Trust me, you really want this book:

It’s Cool Tools: A Catalog of Possibilities,
and it’s the book version of the Cool Tools blog, spearheaded by Kevin Kelly (who is all cool, all the time).
Why do you want this book in book-form? Because it contains 1500 personal reviews of cool tools. Not insert-your-favorite-online-store-here type reviews, but the kinds of reviews that only come from repeated, considered use of a tool. And the tools themselves? A cool tool is (as laid out on the very first page):
Anything useful
That increases learning
Empowers individuals
Does work that matters
Is either the best
Or the cheapest
Or is the only thing that works
The definition of “tool” is broad enough to include Goodwill Online Auctions (super-cool), Amazon’s almost-secret 1-800 customer service number, and an encyclopedia of Russian criminal prison tattoos (which I suppose could be a tool given the right chain of horrific circumstances).
I think you, Dear Reader, will want this book because it’s decidedly for makers (it’s not called “Cool Stuff,” after all). Every page will help you be a better maker (or just help you make your life better).
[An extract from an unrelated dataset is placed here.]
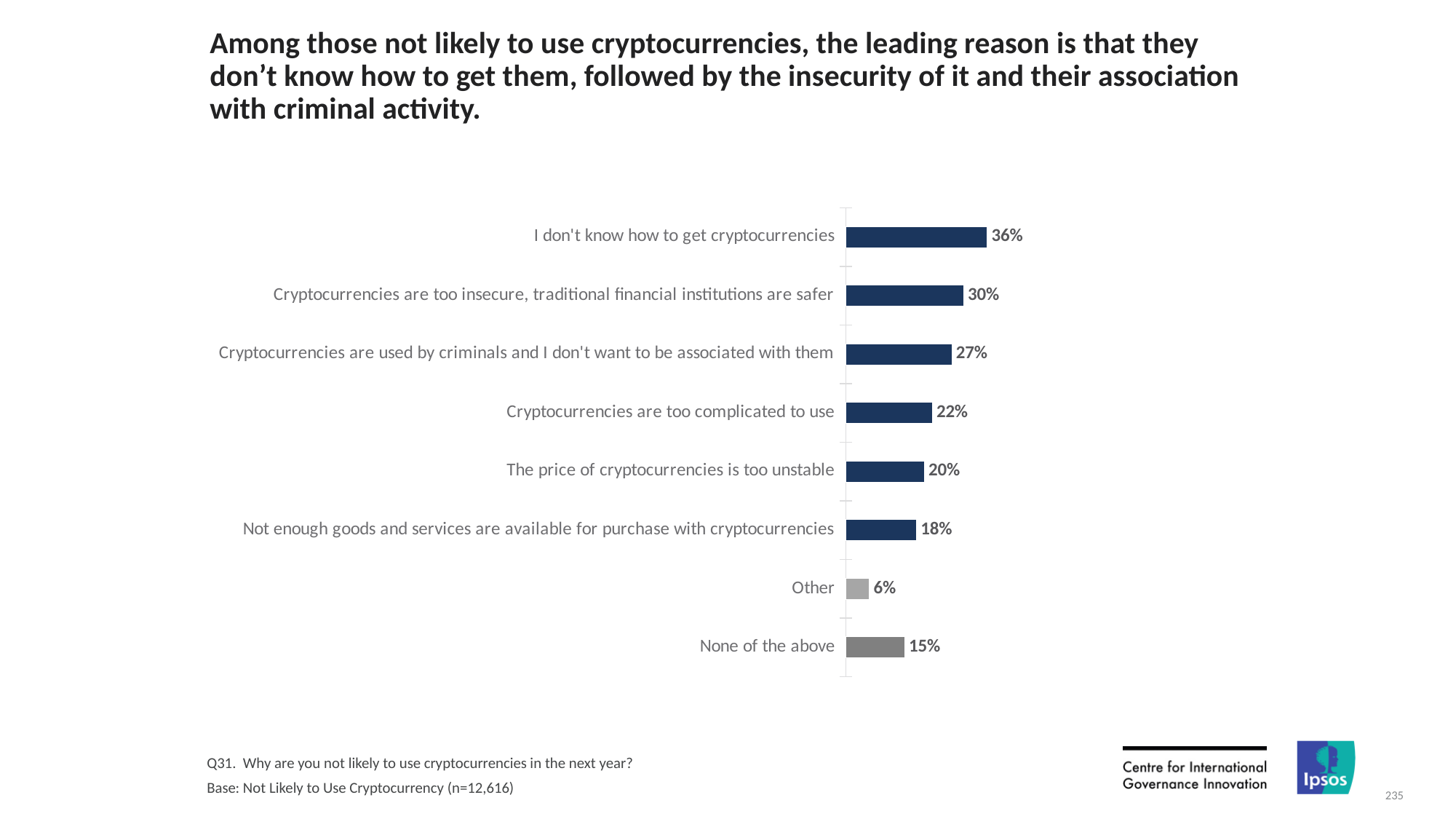
What percentage of respondents said "I don't know how to get cryptocurrencies"? 36% How many categories are shown in the chart? 8 What kind of chart is shown on the slide? Bar chart What is the value for "Cryptocurrencies are too complicated to use"? 22% What is the difference between "I don't know how to get cryptocurrencies" and "Other"? 30% Which bars are shown in grey rather than dark blue? Other and None of the above Which reason has the highest percentage? I don't know how to get cryptocurrencies Which category has the lowest percentage? Other Which is larger: "Cryptocurrencies are used by criminals and I don't want to be associated with them" or "Not enough goods and services are available for purchase with cryptocurrencies"? Cryptocurrencies are used by criminals and I don't want to be associated with them What percentage chose "None of the above"? 15% What is the difference between "Cryptocurrencies are too insecure, traditional financial institutions are safer" and "Cryptocurrencies are too complicated to use"? 8% What is the value for "The price of cryptocurrencies is too unstable"? 20%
What makes it dangerous is that it is also full of ideas … if you do not think of five new projects on every page, you are reading with your eyes closed. (The “Construction Materials” section nearly sent me into a projectgasm. Check out Strong-ties, which Kelly calls “he-man K’NEX”.) And don’t even get me started on the “Organizers” section … and I still found things I didn’t know about in categories (like Sewing) where I think I have a good grasp of the cool tools. (Did you know there is KEVLAR THREAD? Soon, my buttons will be BULLETPROOF.)
Why do you want this book, rather than just browsing through the blog? Because it’s HUGE — roughly 11 x 14. It’s the kind of book that demands that you sit on the sofa with someone else (preferably a kid) and chat about possible projects while you page through it together. (Protip: mark pages with post-its for easy recall later — there’s a good index, but post-its mean you don’t have to remember the name of whatever doohickey caught your fancy.)
So, grab this book when it comes back into stock (supposedly this week or next) and then go to town. (And send me links to your projects!)